Yel-yel itu diserukan serentak oleh 30 peserta Pelatihan Pengorganisasian Masyarakat dan Teknik Fasilitasi, yang diadakan di Learning Center (LC) Mibi di Distrik Makbon, Kabupaten Sorong, Provinsi Papua Barat pada 24 Januari – 2 Februari 2022. “Papua, Maluku, torang bisa, barang apa jadi” merupakan optimisme para staf lapangan dan kader kampung bahwa apa pun yang dilakukan di wilayah timur Indonesia itu pasti bisa dan ada jalannya.
Pengorganisasian masyarakat itu tidak memiliki ilmu yang pasti. Jadi jangan berharap ada banyak teori. “Apa yang diperoleh dari lapangan itu adalah bahan-bahan pembelajaran yang bisa kita gunakan,” kata Siti Masriyah Ambara, Manajer Pengelolaan Sumber Daya Alam EcoNusa, saat menutup acara pelatihan.
Prinsip peningkatan kapasitas masyarakat dalam mengelola sumber daya alam secara berkelanjutan menjadi salah satu misi yang dijalankan EcoNusa di Tanah Papua dan Kepulauan Maluku. Peningkatan kapasitas itu berarti mendorong peningkatan kualitas hidup yang menghormati hak adat sambil memberikan konservasi yang nyata.

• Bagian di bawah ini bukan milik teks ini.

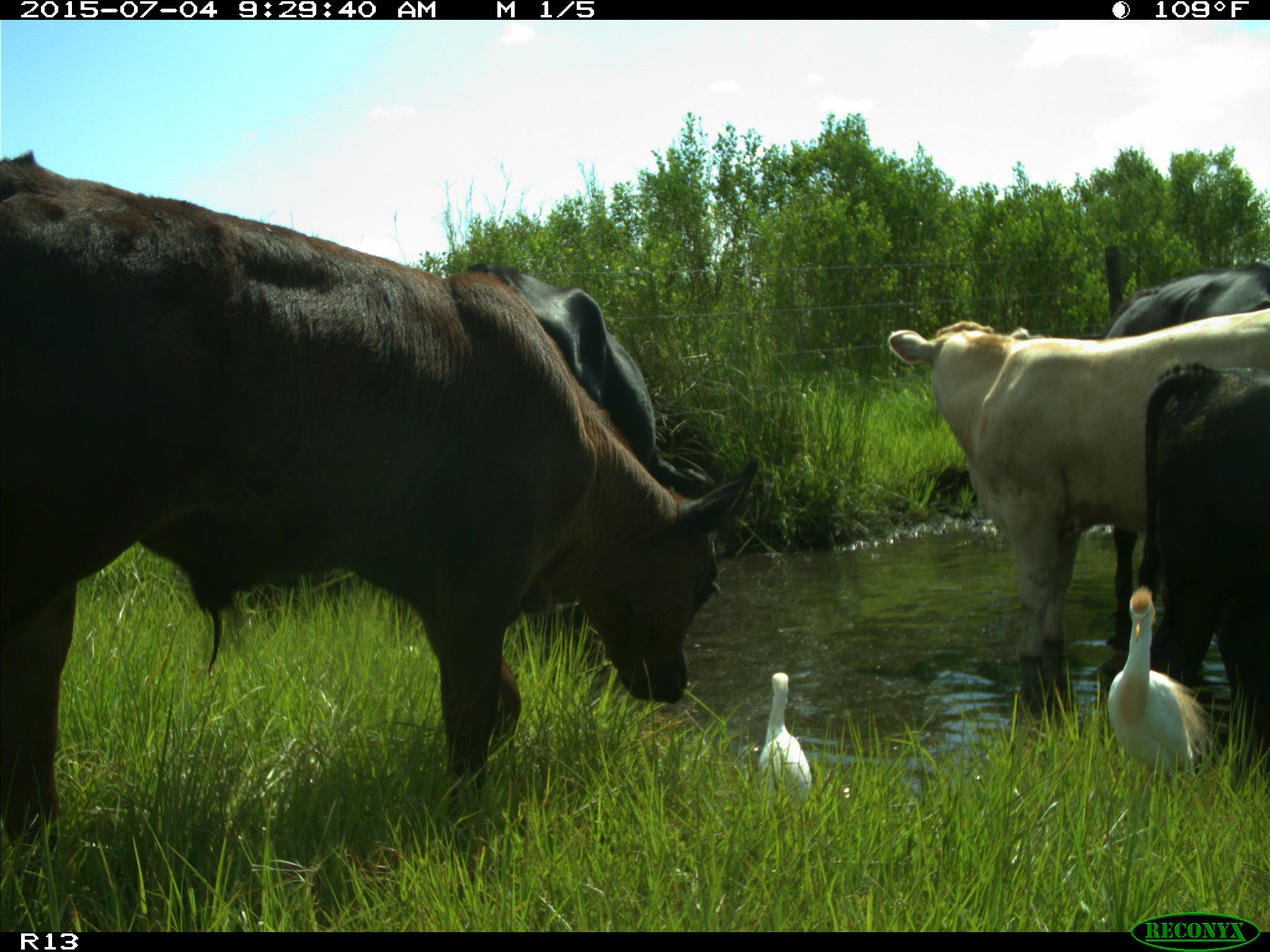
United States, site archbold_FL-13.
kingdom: Animalia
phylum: Chordata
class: Mammalia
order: Artiodactyla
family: Bovidae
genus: Bos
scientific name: Bos taurus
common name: domestic cow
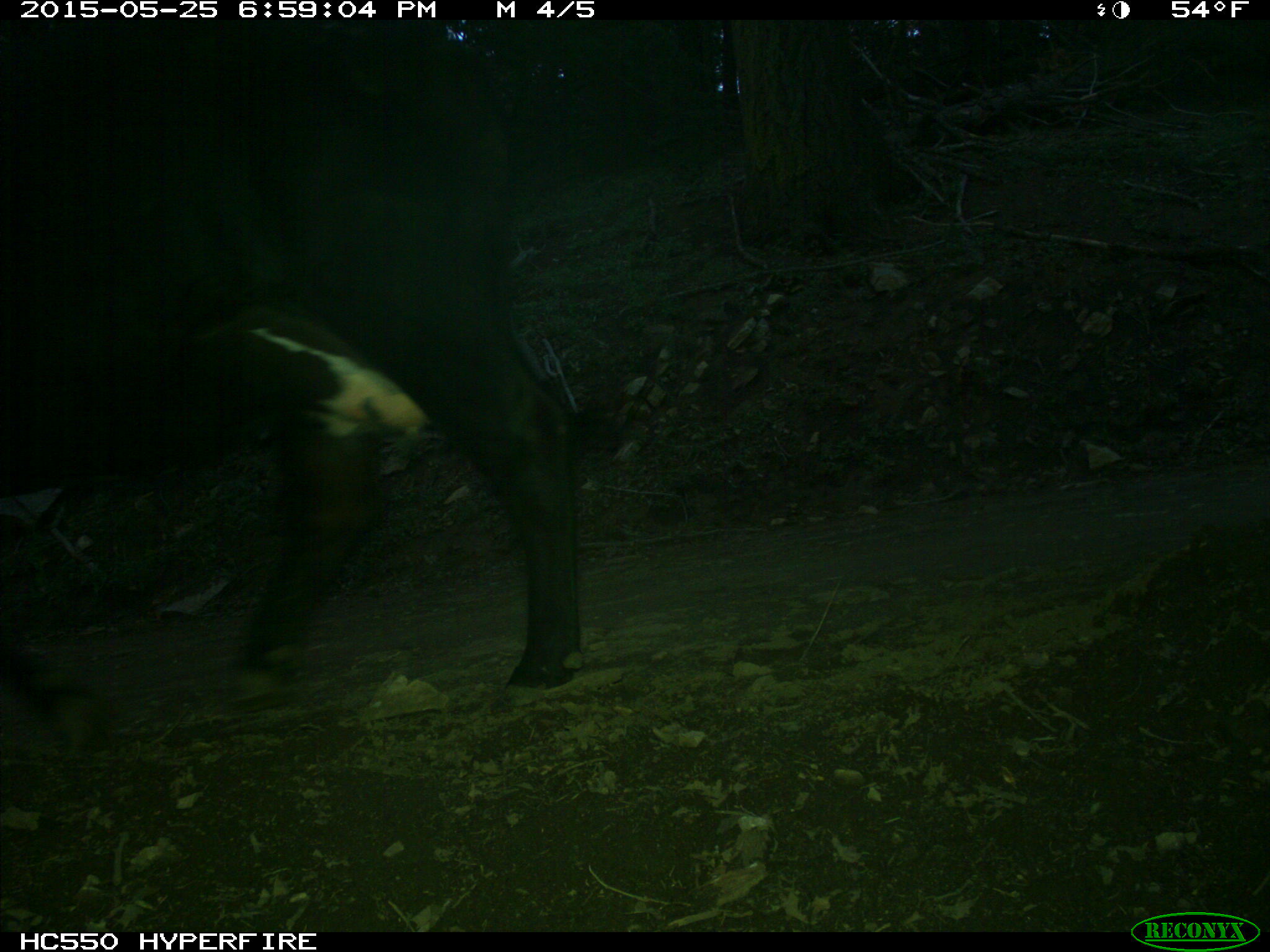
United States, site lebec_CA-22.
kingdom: Animalia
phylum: Chordata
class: Mammalia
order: Artiodactyla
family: Bovidae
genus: Bos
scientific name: Bos taurus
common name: domestic cow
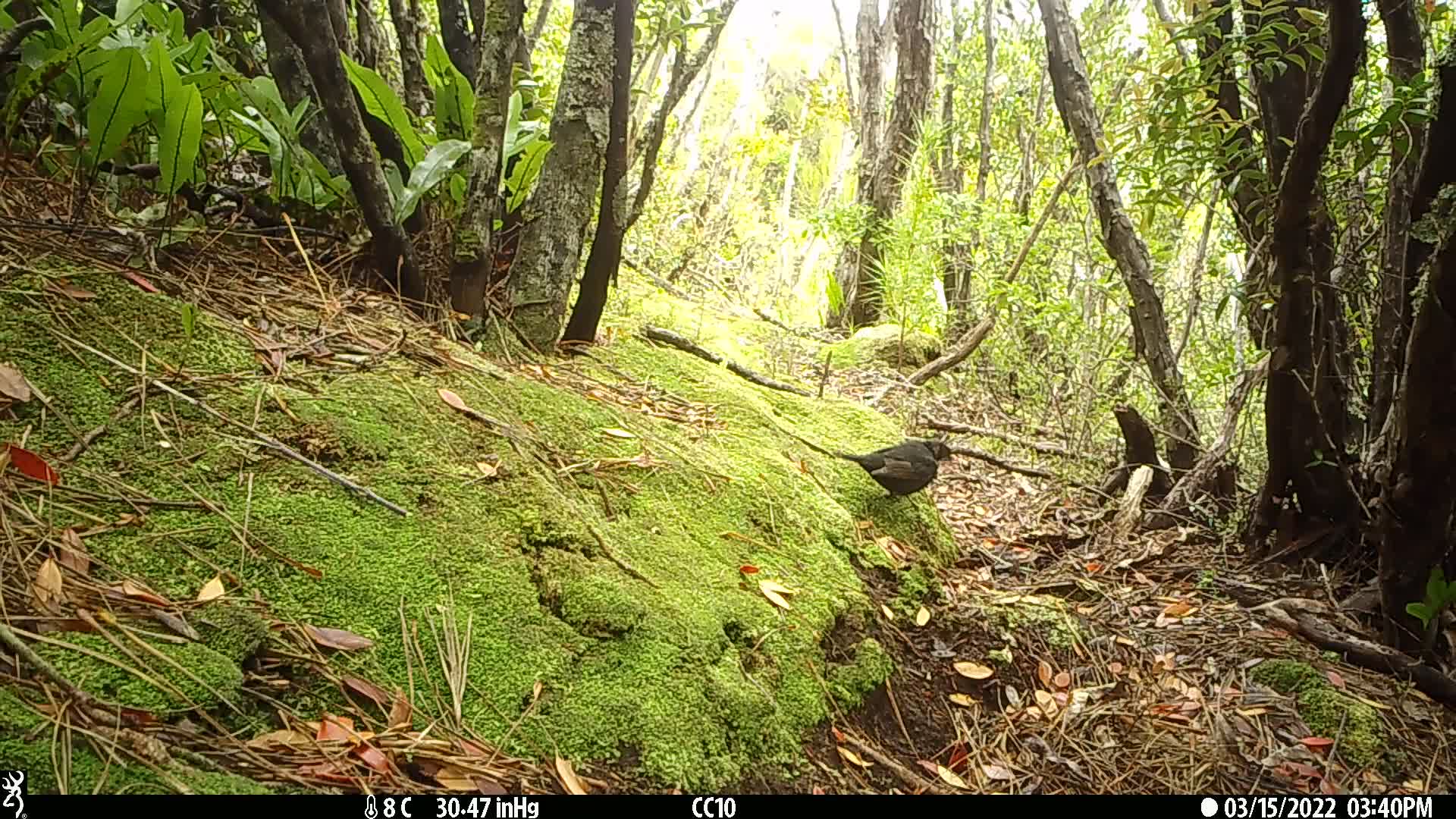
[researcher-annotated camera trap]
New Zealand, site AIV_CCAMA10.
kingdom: Animalia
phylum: Chordata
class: Aves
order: Passeriformes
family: Turdidae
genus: Turdus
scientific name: Turdus merula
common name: eurasian blackbird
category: blackbird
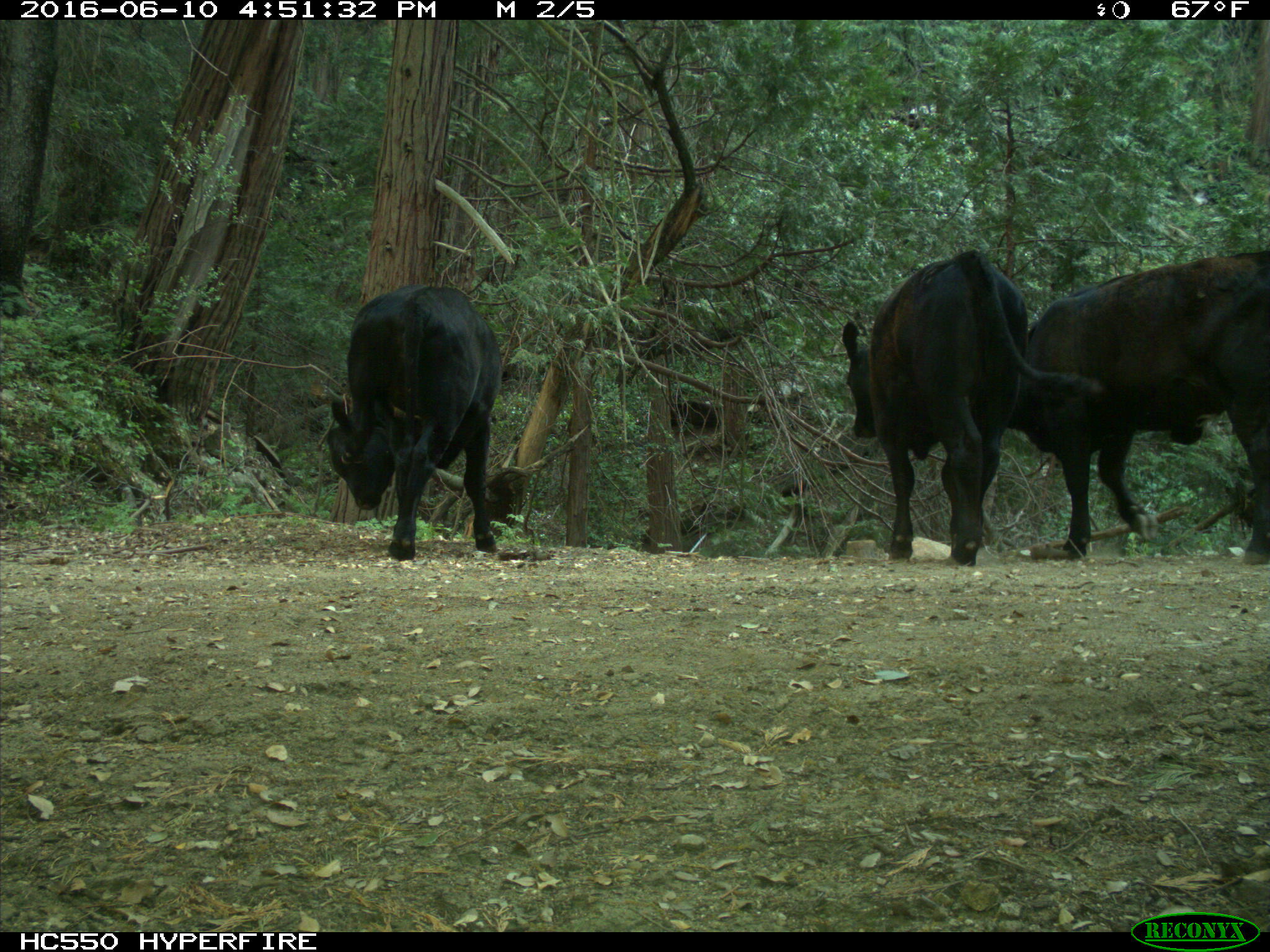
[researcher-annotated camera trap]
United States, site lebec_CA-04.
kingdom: Animalia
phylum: Chordata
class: Mammalia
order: Artiodactyla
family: Bovidae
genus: Bos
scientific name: Bos taurus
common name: domestic cow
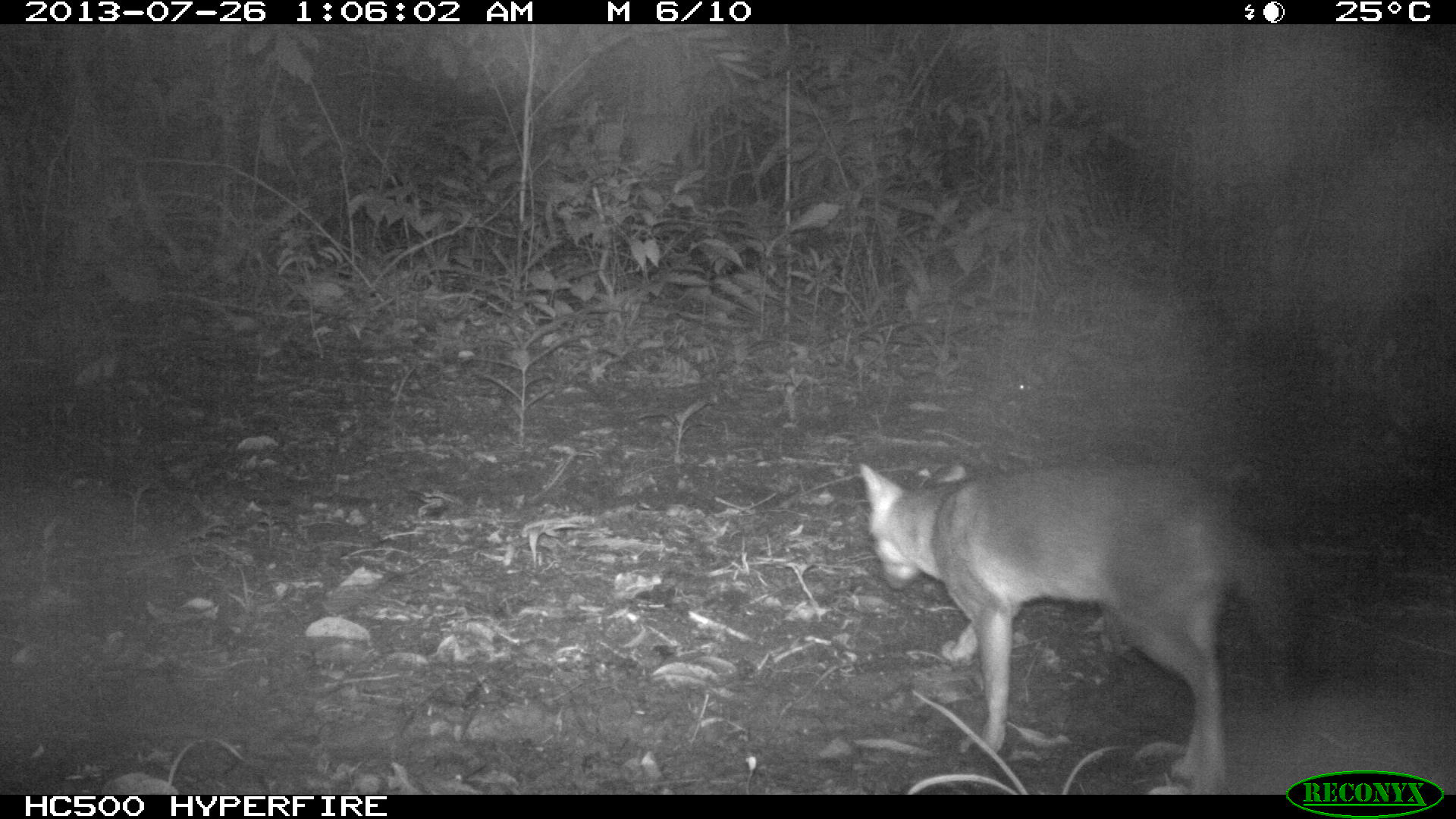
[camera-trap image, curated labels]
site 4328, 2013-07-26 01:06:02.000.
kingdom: Animalia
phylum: Chordata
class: Mammalia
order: Carnivora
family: Canidae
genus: Urocyon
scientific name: Urocyon cinereoargenteus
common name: gray fox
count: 1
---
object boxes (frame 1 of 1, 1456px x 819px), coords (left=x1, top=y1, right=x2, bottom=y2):
urocyon cinereoargenteus: (left=859, top=457, right=1290, bottom=793)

Baca juga: Kabar Pencabutan Izin, Pompa Semangat
“Pengelolaan sumber daya alam adalah kerja sama yang beretika. EcoNusa bermain dalam bidang peningkatan kapasitas masyarakat. EcoNusa bukan Sinterklas,” lanjut Siti.
Siti menekankan bahwa para staf lapangan dan kader kampung menjadi garda terdepan di lapangan yang harus bekerja sama. “Tidak ada Community Organizer yang bisa bekerja kalau tidak punya empati,” kata Siti.
Para peserta berasal dari 20 staf EcoNusa dan 10 kader kampung dari Kaimana, Teluk Wondama, Sorong, Sorong Selatan di Papua Barat, Jayapura di Papua, dan Seram Bagian Barat, Kepulauan Banda, Seram Bagian Timur, Ambon, di Maluku. Mereka belajar soal isu sumber daya alam, pengertian, prinsip, dan strategi pengorganisasian masyarakat, fasilitasi pertemuan masyarakat, seni berkomunikasi, pemetaan masalah dan analisis sosial, dan penyusunan rencana tindak lanjut. Selain itu, mereka juga dibekali dengan teknik penulisan popular, penulisan konten media sosial, teknik pembuatan konten video dan foto dari tim komunikasi dari EcoNusa.
Baca juga: Cenderawasih dalam Adat Papua, Adik yang Menjelma menjadi Burung
Berbuat baik dan punya niat baik saja tidak cukup tanpa strategi yang baik. “Tidak peduli apa pun yang kita lakukan, seberapa jauh kita sudah berjalan, yang penting adalah dengan siapa kita berjalan,” ungkap Vanji Dwi Prasetyo, staf EcoNusa yang mewakili Jayapura, Papua.
Karena itu, staf lapangan dan kader kampung EcoNusa harus memiliki pengetahuan dan kemampuan untuk mengorganisir potensi kampung. Masyarakat juga harus ditempatkan sebagai subjek utama pembangunan di mana gagasan dan kebutuhan masyarakat bisa muncul. Mereka akan menjadi fasilitator masyarakat yang mampu menganalisis masalah, menemukan solusi, dan bisa mendorong masyarakat untuk melakukan perubahan.
Sementara itu, fasilitator pelatihan, Ita Natalia, menekankan bahwa tidak ada yang tidak bisa bagi para staf dan kader kampung. Ada beberapa ungkapan yang pantang diucapkan oleh para kader lapangan, yaitu tidak bisa, tidak mungkin, tidak tahu, dan nanti saja.
Baca juga: Zeth Wonggor, David Gibbs, Pionir Ekowisata (Bagian I)
“Ketika saya mengatakan ‘saya tidak bisa’, maka pikiran dan hati akan mengikuti sehingga akan menutup peluang-peluang yang seharusnya bisa dilakukan. Hidup itu dinamis,” kata Ita.
Ita menekankan bahwa para staf lapangan dan kader kampung harus memiliki etika sosial saat bekerja bersama masyarakat. Menghormati adat istiadat, norma, aturan adat harus diperhatikan. Dengan demikian para kader kampung harus menjaga sikap dan bekerja dengan bijaksana.
“EcoNusa adalah kendaraan yang sangat menguntungkan sehingga perlu dimanfaatkan. Jangan sampai kendaraan itu dirusak oleh ombak,” tandas Siti di penghujung pelatihan selama 10 hari tersebut.